Alberto Scodro: Dopo essermi diplomato in restauro, ho conseguito la laurea allo IUAV di Venezia, dove ho incontrato professori e amici con cui si è sviluppato il mio modo di pensare l’arte. Ora alcuni professori sono diventati amici, altri amici sono diventati professori. Tra i primi riferimenti del mio lavoro c’è il quotidiano; mentalmente sono affascinato da molti artisti, ma le idee sono mutevoli, farti un elenco mi sembra antidemocratico.
MS: Mi interessa capire come arrivi a dare una veste formale ed estetica ai concetti fisici e architettonici che hai in mente. In che modi riesci a “mettere al mondo” le tue idee?
AS: Si formano da sole, non mi prefiggo mai schemi prestabiliti, ma cerco di lasciarle andare. Ho sempre provato meraviglia nell’individuare connessioni nell’esistenza. I lavori sono un fermarsi di dettagli disparati, sono a volte frutto di dialogo con amici, ma più precisamente rimangono delle matasse di energia che si auto-formano nel momento in cui vengono focalizzate. Sono un insieme di scelte tra una costante “attesa”, citando Lucio Fontana.
MS: In che misura le tue opere si definiscono site specific? Come ti poni nei confronti dei luoghi in cui lavori?

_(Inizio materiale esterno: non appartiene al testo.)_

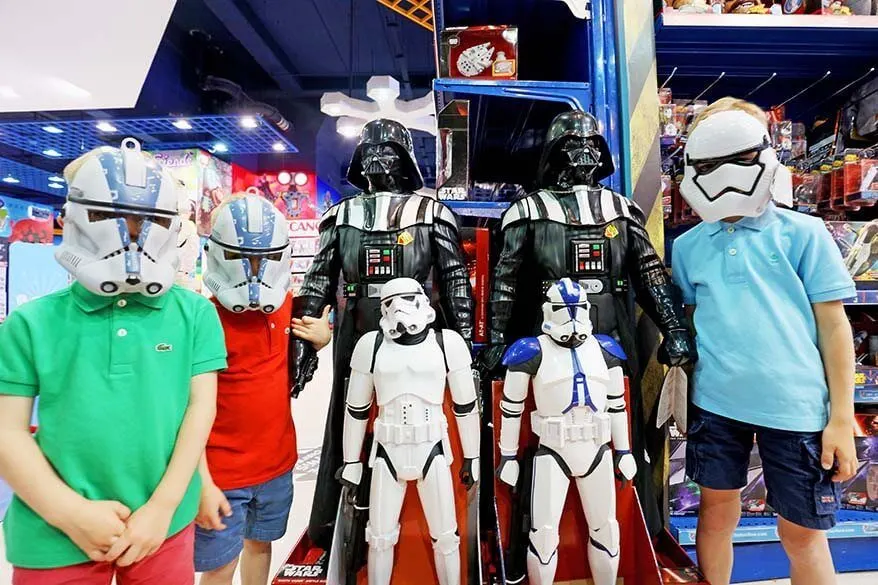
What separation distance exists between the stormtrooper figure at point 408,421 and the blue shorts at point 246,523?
24 cm

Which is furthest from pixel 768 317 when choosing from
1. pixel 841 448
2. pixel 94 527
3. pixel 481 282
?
pixel 94 527

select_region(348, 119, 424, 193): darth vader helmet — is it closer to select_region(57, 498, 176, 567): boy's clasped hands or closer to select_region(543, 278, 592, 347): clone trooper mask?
select_region(543, 278, 592, 347): clone trooper mask

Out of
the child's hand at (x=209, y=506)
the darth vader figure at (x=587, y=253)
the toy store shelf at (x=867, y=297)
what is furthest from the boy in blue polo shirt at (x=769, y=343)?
the child's hand at (x=209, y=506)

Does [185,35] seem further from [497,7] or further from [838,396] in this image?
[838,396]

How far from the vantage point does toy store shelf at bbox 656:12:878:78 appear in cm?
247

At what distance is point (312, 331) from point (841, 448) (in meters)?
1.89

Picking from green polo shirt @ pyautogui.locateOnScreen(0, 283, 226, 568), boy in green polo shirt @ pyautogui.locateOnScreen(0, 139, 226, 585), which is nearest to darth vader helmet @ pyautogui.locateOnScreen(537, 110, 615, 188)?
boy in green polo shirt @ pyautogui.locateOnScreen(0, 139, 226, 585)

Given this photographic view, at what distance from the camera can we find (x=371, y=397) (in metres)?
1.77

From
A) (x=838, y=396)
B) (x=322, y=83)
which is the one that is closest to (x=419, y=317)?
(x=838, y=396)

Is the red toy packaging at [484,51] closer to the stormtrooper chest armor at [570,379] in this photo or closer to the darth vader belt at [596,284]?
the darth vader belt at [596,284]

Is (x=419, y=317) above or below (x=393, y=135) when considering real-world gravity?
below

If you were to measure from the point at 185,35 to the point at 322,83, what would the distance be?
2.28 meters

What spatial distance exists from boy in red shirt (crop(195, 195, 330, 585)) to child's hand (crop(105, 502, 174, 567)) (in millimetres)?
441

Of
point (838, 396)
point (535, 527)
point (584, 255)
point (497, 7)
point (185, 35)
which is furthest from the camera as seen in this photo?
point (185, 35)
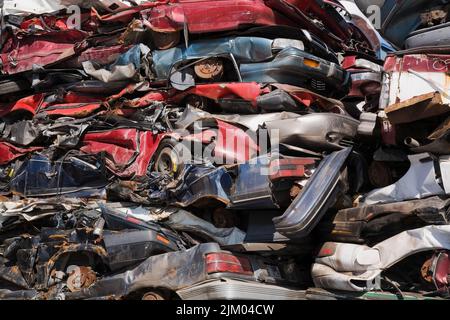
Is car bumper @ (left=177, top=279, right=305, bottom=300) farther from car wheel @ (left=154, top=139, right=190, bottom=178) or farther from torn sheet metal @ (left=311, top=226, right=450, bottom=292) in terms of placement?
car wheel @ (left=154, top=139, right=190, bottom=178)

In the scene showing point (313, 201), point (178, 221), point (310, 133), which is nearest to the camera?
point (313, 201)

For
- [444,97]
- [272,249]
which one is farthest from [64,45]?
[444,97]

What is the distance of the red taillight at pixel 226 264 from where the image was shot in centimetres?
577

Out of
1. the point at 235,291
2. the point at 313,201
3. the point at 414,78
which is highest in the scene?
the point at 414,78

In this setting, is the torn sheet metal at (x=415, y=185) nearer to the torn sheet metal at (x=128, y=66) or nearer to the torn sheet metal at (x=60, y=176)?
the torn sheet metal at (x=60, y=176)

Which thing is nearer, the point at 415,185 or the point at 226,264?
the point at 415,185

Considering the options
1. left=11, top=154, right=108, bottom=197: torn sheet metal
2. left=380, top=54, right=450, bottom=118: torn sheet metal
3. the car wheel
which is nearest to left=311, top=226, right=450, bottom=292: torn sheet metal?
left=380, top=54, right=450, bottom=118: torn sheet metal

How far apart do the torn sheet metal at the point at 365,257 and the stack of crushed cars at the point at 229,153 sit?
0.05 ft

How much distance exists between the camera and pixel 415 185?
5.66 metres

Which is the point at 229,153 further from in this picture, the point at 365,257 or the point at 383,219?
the point at 365,257

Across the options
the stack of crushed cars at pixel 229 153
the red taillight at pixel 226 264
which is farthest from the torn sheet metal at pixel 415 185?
the red taillight at pixel 226 264

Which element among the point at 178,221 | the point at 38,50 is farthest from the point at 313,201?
the point at 38,50

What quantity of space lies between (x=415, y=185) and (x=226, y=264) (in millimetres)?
1706
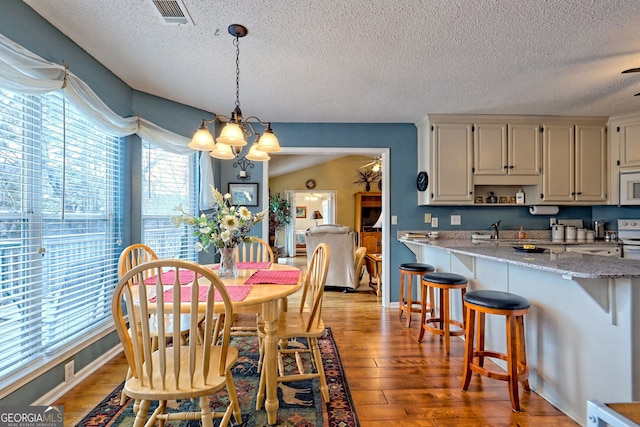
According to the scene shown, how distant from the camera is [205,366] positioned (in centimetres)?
127

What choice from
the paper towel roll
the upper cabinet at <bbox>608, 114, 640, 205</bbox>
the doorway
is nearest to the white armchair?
the doorway

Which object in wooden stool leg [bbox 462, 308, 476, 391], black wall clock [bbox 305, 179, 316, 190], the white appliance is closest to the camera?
wooden stool leg [bbox 462, 308, 476, 391]

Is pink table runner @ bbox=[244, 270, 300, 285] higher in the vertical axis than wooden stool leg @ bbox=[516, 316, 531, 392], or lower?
higher

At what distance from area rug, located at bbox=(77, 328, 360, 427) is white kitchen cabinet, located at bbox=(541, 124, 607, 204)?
3.29m

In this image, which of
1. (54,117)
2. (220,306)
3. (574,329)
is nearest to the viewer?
(220,306)

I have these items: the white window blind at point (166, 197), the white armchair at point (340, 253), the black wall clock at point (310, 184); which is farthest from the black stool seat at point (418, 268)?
the black wall clock at point (310, 184)

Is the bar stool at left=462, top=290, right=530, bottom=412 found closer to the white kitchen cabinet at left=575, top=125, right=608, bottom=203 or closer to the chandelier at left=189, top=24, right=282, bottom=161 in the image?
the chandelier at left=189, top=24, right=282, bottom=161

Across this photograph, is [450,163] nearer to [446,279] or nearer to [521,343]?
[446,279]

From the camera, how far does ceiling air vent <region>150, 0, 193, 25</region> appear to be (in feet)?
5.58

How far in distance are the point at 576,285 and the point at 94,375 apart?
3.14m

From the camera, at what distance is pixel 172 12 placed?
5.86ft

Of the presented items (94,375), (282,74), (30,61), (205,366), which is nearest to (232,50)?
(282,74)

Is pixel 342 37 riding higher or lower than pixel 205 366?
higher

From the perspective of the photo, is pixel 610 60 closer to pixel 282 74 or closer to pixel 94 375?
pixel 282 74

AS: Mi piace pensare agli interventi site specific come a un prolungamento o a una sottrazione dello spazio circostante, un dialogo tra le materie di cui io sono il mediatore. Ritengo site specific anche interventi di dubbia legalità quali Aria compressa, Against Mountain, Cross in the Side (2008-2009), che ho realizzato velocemente, senza il tempo per pensare o strutturare bene il lavoro; in questi casi si concretizza una necessità semplicemente per desiderio, e l’opera, seppur legata a un contesto e a un’intenzione di base, è molto più simile all’improvvisazione. Nei confronti dei luoghi mi pongo in modo analitico: a volte, il punto di partenza per un’installazione è una sensazione trasmessa dal luogo che la deve accogliere; altre volte, invece, credo che sia una certa capacità di riflettere attorno a un soggetto molto semplice, come è stato con l’installazione Fune presentata a Monotono.
MS: Come è nato questo recente progetto per Monotono?

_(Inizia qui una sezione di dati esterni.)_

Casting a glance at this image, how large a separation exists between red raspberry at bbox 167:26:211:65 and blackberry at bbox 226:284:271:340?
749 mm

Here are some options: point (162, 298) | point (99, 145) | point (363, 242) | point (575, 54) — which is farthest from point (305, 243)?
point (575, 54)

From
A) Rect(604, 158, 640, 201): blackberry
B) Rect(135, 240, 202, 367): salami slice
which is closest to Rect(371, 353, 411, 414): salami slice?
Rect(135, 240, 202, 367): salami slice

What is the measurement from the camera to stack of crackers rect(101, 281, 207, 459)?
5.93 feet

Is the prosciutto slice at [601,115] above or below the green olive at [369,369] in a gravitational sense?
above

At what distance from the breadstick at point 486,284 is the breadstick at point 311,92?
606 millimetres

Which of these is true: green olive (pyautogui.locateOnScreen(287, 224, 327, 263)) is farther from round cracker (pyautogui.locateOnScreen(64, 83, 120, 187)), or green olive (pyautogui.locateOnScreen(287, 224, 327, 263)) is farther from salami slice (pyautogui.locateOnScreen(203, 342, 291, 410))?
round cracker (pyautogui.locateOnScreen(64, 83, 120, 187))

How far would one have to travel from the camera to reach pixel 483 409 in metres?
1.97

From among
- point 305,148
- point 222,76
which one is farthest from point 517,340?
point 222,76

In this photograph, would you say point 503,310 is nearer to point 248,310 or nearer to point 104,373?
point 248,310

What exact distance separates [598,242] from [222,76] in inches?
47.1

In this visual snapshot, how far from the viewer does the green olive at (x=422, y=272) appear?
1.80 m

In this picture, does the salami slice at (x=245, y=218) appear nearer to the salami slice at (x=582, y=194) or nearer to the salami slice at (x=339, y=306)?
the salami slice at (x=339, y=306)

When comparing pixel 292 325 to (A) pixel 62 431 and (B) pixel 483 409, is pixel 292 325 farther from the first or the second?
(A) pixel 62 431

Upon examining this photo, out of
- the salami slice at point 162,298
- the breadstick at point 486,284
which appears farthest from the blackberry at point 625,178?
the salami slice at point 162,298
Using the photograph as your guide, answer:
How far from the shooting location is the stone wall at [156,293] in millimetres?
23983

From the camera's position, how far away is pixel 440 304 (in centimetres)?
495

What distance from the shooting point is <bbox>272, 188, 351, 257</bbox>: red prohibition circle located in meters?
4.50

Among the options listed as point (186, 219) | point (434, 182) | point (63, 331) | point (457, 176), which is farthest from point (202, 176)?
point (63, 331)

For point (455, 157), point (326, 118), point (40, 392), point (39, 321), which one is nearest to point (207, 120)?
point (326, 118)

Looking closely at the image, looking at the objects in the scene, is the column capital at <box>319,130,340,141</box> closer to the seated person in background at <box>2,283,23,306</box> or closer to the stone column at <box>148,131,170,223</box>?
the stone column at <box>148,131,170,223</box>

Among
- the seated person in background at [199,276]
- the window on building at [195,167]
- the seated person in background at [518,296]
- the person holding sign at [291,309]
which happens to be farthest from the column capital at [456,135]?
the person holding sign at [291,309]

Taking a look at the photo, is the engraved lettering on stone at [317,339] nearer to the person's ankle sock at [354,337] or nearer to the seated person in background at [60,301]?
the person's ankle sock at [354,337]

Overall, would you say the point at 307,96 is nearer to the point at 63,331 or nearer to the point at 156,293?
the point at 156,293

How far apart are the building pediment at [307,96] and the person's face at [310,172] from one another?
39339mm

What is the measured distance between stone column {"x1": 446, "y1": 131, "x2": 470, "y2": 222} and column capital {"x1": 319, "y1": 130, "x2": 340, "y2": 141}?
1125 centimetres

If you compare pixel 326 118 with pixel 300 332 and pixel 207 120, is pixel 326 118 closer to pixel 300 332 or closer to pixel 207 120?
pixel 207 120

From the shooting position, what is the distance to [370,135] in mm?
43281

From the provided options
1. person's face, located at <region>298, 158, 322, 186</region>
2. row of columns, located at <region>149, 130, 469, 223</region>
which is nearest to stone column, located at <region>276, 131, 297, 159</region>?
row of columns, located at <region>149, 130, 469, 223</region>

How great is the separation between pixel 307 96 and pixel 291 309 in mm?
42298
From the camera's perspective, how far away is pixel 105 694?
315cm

AS: Da una collaborazione con il direttore Cristiano Seganfreddo che, dopo avermi mostrato lo spazio, peraltro già ben connotato in ogni suo piano, mi ha chiesto di proporgli qualcosa. Era incuriosito dal mio modo di interagire con strutture architettoniche e intervenire su spazi aperti. Da qui, l’idea di attraversare tutti i livelli di Monotono, arrivando a una contemplazione del cielo e pensando a un’installazione-macchina che trovasse la sua massima funzionalità o attività nel “brutto tempo”, o meglio nella pioggia, perché tutta l’installazione viveva dell’acqua piovana raccolta dall’esterno.

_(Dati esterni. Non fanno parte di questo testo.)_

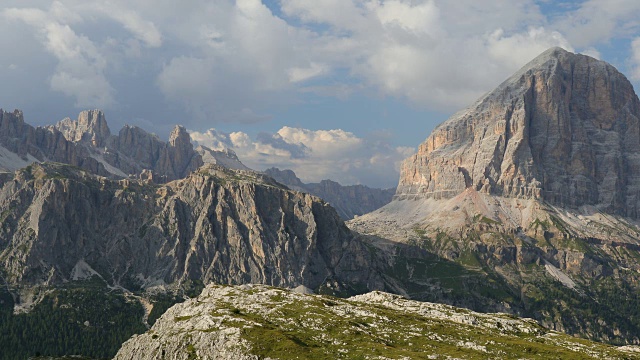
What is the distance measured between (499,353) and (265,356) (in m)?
67.8

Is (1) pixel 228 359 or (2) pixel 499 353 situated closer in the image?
(1) pixel 228 359

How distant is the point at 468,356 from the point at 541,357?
1043 inches

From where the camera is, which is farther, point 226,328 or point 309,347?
point 226,328

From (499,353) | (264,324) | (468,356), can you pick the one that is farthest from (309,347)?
(499,353)

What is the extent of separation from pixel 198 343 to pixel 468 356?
75.6 meters

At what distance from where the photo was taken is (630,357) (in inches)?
7790

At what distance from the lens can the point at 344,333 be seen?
185 meters

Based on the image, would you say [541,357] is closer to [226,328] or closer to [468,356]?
[468,356]

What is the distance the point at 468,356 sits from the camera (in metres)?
168

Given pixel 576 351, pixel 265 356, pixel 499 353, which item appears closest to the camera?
pixel 265 356

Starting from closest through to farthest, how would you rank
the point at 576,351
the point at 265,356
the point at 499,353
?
1. the point at 265,356
2. the point at 499,353
3. the point at 576,351

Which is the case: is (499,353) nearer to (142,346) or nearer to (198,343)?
(198,343)

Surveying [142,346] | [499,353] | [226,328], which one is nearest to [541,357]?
[499,353]

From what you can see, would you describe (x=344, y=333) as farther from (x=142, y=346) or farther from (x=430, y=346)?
(x=142, y=346)
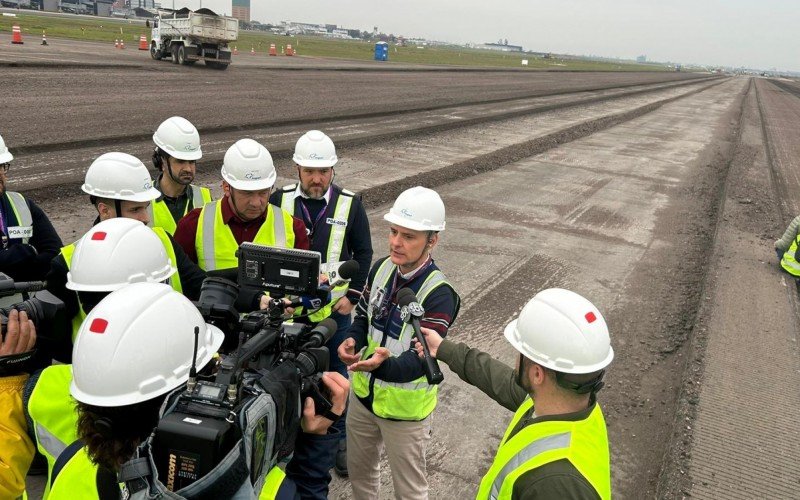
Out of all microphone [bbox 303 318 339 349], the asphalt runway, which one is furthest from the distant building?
microphone [bbox 303 318 339 349]

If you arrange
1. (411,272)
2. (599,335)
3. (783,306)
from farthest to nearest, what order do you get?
(783,306) → (411,272) → (599,335)

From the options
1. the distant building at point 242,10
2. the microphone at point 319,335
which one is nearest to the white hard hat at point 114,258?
the microphone at point 319,335

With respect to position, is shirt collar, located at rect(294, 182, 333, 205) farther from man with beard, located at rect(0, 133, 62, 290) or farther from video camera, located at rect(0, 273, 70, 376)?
video camera, located at rect(0, 273, 70, 376)

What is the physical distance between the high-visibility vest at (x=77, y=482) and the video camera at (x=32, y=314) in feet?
2.54

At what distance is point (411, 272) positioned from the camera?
3318mm

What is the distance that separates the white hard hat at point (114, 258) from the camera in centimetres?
263

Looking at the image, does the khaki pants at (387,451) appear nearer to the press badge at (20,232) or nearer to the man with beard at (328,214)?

Partendo dalla fucina, cioè la pentola a pressione che permette il filtraggio dell’inchiostro su carta, ho costruito tutto attorno un meccanismo che la presupponesse come nucleo centrale. L’obiettivo della cottura era quello di far diventare il disegno architettonico in superficie da bidimensionale a tridimensionale: una sorta di scultura dello spessore della carta; contemporaneamente però l’inchiostro andava a ramificarsi sulla fibra e ad assomigliare a una pianta che cresce. Ho depositato allora i “quadri-scultura” risultanti accanto a piante di limone, per aggiungere all’operazione un livello linguistico che ironicamente intensificasse il significato complessivo dell’opera. Ho concepito tutto lo spazio come un’ascesa: nel piano sotterraneo una produzione, in quello intermedio un accumulo e all’ultimo un deposito.
Presenterò questo lavoro a Pechino, ad Art Beijing, ma porterò solo la fucina. L’idea di base sarà la stessa, tutto il resto cambierà. Non porterò con me nulla se non i fogli di carta e forse poco altro; lì mi procurerò tutto quello che mi servirà: l’opera nascerà un’altra volta, in un altro contesto. Speriamo in un felice dialogo. Questa tappa cinese sarà una grande sfida e occasione.